**TESTO SELEZIONATO**
▶

1. Con l’ordinanza indicata in epigrafe il Tribunale di Catanzaro ha rigettato l’istanza di riesame del provvedimento cautelare (arresti domiciliari) emesso dal giudice per le indagini preliminari nei confronti di G. L., insegnante presso la scuola elementare “(omissis)” di *****, indagata per il reato di cui all’art. 81 e 572 c.p. (maltrattamenti verso fanciulli di prima elementare a lei affidati).
2. La ricorrente deduce, ex art. 606.1 lett. b) c.p.p., violazione degli artt. 272 e 273 c.p.p. ed erronea applicazione della legge penale, con riferimento agli artt. 572 cod. pen., 274 e 275 c.p.p..
3. Il ricorso è manifestamente infondato.
4. L’ordinanza impugnata elenca gli elementi probatori acquisiti nell’indagine, che valuta come “inequivoche emergenze investigative” (denuncia presentata da G. P., mamma di una bambina affetta da mutismo selettivo, risultanze del servizio di videoregistrazione all’interno dei locali scolastici), da cui emerge “l’abitualità e la pluralità delle azioni vessatorie, fisiche e psicologiche poste in essere dalla G. L. nei confronti dei minori alla stessa affidati per ragione di istruzione, con conseguente instaurazione di un rapporto mortificante e terrorizzante per i piccoli alunni”.
In presenza di tali elementi e “avuto riguardo alla frequenza e alla violenza dei gesti” dell’insegnante per come sono stati visionati e apprezzati dai giudici di merito, le contestazioni della ricorrente sulla sussistenza del grave quadro indiziario e sulla qualificazione giuridica dei fatti appaiono all’evidenza uno schermo per coprire un’inammissibile contestazione delle valutazioni di fatto effettuate dai giudici di merito, che hanno dato conto della decisione con motivazione giuridicamente corretta e indenne da vizi logici (tanto che in ricorso nessun rilievo viene mosso ai sensi dell’art. 606.1 lett. e c.p.p.).

◀

**DATI**

▶

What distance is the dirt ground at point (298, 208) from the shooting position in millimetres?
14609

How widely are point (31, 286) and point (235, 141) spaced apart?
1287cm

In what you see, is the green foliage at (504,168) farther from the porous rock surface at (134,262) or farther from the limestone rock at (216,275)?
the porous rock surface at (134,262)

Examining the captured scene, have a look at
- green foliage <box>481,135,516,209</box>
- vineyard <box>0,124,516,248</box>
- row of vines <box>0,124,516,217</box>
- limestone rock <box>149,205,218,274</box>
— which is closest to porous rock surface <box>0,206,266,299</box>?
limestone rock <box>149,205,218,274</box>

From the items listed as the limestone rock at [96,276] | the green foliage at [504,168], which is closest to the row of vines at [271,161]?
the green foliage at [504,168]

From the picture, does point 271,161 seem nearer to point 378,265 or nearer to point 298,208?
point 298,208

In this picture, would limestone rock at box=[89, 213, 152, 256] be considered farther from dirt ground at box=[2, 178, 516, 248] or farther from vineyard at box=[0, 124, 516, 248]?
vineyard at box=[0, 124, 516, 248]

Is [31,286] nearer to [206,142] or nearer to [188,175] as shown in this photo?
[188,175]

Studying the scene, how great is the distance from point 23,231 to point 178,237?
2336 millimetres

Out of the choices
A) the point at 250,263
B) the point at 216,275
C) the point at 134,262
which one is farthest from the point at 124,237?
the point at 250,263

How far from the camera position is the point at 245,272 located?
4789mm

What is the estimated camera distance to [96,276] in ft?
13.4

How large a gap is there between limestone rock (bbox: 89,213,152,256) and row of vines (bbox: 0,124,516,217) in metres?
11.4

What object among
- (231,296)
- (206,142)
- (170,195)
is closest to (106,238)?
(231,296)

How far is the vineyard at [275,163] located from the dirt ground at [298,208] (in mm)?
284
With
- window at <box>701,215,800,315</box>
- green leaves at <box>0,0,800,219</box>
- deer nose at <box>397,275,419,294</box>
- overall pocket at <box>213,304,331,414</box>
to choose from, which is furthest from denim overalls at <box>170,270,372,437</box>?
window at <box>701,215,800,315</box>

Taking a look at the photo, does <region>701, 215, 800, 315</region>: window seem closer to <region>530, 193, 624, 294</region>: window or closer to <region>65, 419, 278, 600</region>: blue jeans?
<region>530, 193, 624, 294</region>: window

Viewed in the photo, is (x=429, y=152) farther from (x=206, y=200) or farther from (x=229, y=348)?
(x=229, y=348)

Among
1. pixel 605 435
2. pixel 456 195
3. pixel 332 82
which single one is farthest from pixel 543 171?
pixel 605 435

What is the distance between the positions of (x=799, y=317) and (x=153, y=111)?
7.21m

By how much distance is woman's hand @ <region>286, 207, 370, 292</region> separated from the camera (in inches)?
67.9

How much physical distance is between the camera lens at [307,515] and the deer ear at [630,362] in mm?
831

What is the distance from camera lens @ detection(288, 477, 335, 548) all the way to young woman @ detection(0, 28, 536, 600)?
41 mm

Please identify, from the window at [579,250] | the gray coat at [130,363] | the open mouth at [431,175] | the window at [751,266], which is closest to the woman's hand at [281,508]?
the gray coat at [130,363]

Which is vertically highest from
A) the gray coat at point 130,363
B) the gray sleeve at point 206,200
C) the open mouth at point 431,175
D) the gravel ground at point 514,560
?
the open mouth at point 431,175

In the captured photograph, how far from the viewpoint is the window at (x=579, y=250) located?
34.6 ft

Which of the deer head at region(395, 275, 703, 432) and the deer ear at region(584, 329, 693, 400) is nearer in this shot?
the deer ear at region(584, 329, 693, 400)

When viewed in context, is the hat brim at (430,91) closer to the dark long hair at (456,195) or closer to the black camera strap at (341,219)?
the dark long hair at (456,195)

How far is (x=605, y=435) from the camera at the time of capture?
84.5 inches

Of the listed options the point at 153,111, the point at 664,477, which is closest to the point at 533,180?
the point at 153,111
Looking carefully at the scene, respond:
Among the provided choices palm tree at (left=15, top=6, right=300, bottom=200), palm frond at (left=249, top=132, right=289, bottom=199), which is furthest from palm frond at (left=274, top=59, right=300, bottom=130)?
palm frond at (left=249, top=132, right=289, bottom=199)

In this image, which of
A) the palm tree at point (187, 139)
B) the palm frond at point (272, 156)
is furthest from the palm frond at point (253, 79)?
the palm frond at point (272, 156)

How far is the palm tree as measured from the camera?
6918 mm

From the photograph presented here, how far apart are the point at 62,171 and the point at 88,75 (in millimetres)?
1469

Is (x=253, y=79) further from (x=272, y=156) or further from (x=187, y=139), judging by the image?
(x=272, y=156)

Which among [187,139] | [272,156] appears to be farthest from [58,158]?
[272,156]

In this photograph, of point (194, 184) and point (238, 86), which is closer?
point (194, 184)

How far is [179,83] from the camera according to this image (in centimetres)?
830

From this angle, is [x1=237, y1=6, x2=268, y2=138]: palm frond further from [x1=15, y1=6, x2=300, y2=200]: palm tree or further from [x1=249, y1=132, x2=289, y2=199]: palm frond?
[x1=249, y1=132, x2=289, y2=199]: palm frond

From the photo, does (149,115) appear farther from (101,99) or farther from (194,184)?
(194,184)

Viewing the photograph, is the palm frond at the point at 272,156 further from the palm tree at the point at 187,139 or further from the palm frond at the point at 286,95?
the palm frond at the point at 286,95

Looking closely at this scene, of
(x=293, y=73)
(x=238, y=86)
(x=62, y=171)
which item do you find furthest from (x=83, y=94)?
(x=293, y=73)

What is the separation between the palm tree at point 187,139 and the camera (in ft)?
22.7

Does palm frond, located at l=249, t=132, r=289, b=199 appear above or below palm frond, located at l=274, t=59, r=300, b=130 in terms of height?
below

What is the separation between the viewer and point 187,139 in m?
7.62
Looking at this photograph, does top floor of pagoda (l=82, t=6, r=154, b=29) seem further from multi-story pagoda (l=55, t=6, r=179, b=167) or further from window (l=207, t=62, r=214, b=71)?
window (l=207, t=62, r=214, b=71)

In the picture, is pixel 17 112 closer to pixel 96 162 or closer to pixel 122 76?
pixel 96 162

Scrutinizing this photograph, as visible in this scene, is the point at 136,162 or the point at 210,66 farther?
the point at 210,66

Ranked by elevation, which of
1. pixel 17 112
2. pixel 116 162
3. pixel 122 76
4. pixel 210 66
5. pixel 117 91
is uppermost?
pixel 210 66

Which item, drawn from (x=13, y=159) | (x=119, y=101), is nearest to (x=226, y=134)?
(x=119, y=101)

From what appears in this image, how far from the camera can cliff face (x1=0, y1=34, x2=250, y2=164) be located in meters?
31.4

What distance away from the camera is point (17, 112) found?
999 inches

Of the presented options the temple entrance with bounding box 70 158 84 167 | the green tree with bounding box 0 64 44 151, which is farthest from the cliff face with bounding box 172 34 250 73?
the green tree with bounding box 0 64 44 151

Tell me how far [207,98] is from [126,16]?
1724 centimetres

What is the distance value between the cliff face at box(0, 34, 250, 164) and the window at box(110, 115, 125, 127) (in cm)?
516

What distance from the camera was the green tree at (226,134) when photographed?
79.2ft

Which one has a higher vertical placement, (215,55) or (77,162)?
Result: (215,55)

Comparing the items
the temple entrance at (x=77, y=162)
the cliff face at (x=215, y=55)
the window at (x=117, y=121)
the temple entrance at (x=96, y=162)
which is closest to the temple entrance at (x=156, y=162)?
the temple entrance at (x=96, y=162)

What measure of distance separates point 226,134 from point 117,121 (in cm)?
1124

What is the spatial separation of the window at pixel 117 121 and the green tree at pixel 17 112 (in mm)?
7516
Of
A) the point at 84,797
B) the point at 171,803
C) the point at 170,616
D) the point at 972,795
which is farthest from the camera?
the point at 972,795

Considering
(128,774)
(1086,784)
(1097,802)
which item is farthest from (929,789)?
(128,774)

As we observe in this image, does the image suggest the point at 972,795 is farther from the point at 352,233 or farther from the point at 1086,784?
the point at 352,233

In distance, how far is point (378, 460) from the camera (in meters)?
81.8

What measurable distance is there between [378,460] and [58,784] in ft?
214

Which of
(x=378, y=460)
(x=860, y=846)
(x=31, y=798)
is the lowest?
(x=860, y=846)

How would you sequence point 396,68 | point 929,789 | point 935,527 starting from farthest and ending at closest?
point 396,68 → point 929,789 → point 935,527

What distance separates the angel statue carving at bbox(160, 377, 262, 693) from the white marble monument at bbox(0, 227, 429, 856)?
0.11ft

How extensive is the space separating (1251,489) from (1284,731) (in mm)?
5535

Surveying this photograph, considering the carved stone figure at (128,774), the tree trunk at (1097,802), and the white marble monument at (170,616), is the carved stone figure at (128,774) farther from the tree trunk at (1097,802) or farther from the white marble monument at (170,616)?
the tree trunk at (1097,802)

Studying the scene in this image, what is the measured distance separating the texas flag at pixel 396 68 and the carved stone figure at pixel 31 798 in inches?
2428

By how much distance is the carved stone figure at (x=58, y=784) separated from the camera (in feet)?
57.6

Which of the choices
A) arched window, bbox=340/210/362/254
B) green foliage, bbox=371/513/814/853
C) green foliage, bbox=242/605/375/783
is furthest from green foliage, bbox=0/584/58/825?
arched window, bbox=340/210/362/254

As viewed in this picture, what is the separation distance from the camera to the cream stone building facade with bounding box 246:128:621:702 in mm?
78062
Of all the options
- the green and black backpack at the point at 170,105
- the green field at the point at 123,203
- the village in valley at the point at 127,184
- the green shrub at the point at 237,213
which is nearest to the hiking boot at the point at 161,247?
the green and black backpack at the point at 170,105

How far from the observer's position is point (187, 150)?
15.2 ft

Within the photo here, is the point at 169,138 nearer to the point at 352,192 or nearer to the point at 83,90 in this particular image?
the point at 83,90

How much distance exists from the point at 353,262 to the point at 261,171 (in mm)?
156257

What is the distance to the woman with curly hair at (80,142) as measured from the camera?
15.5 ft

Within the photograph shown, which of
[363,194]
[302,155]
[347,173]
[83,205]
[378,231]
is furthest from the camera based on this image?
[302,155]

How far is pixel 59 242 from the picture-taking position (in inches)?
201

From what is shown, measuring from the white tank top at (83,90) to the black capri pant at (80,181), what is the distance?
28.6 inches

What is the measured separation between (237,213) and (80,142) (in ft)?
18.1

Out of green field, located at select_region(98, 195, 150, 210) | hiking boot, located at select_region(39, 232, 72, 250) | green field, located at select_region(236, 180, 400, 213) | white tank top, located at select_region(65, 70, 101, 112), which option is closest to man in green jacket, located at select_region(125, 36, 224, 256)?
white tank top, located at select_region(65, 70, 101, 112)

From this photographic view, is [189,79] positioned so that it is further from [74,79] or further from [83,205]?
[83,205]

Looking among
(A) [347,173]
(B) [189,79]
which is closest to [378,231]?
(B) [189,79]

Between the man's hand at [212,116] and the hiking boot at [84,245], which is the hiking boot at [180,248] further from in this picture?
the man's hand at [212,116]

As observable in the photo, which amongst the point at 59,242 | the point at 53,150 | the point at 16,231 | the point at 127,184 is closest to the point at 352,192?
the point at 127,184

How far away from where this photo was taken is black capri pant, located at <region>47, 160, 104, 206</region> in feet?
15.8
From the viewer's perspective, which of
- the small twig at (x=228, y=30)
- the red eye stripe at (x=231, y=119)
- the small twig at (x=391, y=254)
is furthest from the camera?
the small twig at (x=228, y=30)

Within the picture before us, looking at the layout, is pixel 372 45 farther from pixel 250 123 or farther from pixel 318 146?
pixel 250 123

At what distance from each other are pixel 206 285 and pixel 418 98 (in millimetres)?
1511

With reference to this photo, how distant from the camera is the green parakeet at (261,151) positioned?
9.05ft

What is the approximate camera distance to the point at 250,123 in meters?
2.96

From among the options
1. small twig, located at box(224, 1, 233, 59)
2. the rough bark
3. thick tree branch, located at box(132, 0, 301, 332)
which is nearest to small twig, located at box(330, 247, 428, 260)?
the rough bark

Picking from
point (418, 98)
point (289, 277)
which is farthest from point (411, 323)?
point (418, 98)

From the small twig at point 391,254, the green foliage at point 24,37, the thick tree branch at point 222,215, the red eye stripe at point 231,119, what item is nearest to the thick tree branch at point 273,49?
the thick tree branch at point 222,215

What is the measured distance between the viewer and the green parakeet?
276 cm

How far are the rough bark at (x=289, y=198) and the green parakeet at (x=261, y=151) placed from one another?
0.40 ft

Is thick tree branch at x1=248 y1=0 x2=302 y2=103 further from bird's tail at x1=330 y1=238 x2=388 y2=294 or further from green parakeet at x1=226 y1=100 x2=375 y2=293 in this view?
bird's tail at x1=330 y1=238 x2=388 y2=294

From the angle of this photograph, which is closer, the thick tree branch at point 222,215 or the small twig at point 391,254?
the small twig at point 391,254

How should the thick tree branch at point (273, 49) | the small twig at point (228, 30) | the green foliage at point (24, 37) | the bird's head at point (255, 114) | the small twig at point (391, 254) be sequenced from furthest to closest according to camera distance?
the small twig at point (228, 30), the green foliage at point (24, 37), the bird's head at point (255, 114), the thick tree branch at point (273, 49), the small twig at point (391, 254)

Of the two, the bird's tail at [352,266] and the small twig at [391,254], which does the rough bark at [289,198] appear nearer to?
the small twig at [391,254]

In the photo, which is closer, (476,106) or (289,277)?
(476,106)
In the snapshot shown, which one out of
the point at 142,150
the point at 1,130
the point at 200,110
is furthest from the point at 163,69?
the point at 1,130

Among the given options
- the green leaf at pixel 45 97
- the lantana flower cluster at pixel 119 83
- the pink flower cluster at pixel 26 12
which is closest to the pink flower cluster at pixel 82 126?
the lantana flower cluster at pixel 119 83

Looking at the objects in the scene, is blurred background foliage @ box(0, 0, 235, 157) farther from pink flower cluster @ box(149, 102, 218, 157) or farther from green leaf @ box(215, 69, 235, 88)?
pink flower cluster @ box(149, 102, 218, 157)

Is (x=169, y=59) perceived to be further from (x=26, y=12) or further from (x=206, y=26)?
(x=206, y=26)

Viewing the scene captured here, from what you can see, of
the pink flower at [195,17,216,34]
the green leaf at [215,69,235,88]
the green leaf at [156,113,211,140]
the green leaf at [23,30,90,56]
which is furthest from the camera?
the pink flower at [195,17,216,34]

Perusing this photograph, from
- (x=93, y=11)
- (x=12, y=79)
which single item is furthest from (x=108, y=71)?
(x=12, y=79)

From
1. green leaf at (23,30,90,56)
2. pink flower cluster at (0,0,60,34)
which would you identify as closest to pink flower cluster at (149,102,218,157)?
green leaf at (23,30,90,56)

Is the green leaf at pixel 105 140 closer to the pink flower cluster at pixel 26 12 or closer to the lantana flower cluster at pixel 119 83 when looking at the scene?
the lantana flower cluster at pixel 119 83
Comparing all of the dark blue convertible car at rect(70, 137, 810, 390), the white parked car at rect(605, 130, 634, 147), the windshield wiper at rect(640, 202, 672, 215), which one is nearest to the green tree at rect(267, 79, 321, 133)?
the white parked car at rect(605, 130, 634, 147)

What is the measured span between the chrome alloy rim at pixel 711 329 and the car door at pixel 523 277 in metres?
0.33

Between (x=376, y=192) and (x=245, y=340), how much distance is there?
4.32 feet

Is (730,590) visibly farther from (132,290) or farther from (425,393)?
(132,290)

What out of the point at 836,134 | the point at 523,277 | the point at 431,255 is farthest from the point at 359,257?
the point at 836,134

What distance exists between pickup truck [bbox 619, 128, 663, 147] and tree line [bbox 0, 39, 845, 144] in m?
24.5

◀

**COMPITI ASSEGNATI**
1. Rispondi a queste domande sul brano relativo al ricorso:
(a) Quale tribunale ha rigettato l'istanza di riesame?
(b) Quale provvedimento cautelare era stato emesso dal giudice per le indagini preliminari?
(c) Come viene definito il ricorso al punto 3?
2. Per favore, riscrivi il passo del brano relativo al ricorso che comincia con "1. Con l’ordinanza" e termina con "e 275 c.p.p..", mettendo "maestra" al posto di "insegnante".
3. Prosegui il brano relativo al ricorso a partire dall'ultima frase riportata.

**RISPOSTE PER COMPITO**
1.
(a) Il Tribunale di Catanzaro.
(b) Gli arresti domiciliari.
(c) Manifestamente infondato.

2.
1. Con l’ordinanza indicata in epigrafe il Tribunale di Catanzaro ha rigettato l’istanza di riesame del provvedimento cautelare (arresti domiciliari) emesso dal giudice per le indagini preliminari nei confronti di G. L., maestra presso la scuola elementare “(omissis)” di *****, indagata per il reato di cui all’art. 81 e 572 c.p. (maltrattamenti verso fanciulli di prima elementare a lei affidati).
2. La ricorrente deduce, ex art. 606.1 lett. b) c.p.p., violazione degli artt. 272 e 273 c.p.p. ed erronea applicazione della legge penale, con riferimento agli artt. 572 cod. pen., 274 e 275 c.p.p..

3.
5. Destituiti di fondamento sono anche i motivi attinenti alle esigenze cautelari ed all’adeguatezza della misura, fondata sul pericolo di reiterazione della condotta e sul tentativo, già messo in atto dall’indagata, di inquinamento probatorio, condizioni sulle quali il discorso giustificativo del Tribunale è logicamente plausibile e giuridicamente corretto.
6. Alla declaratoria d’inammissibilità segue la condanna della ricorrente al pagamento delle spese processuali e della somma, ritenuta adeguata di 1.000 (mille) euro in favore della cassa delle ammende.

 

P.Q.M.

La Corte dichiara inammissibile il ricorso e condanna la ricorrente al pagamento delle spese processuali e della somma di 1.000,00 euro in favore della cassa delle ammende.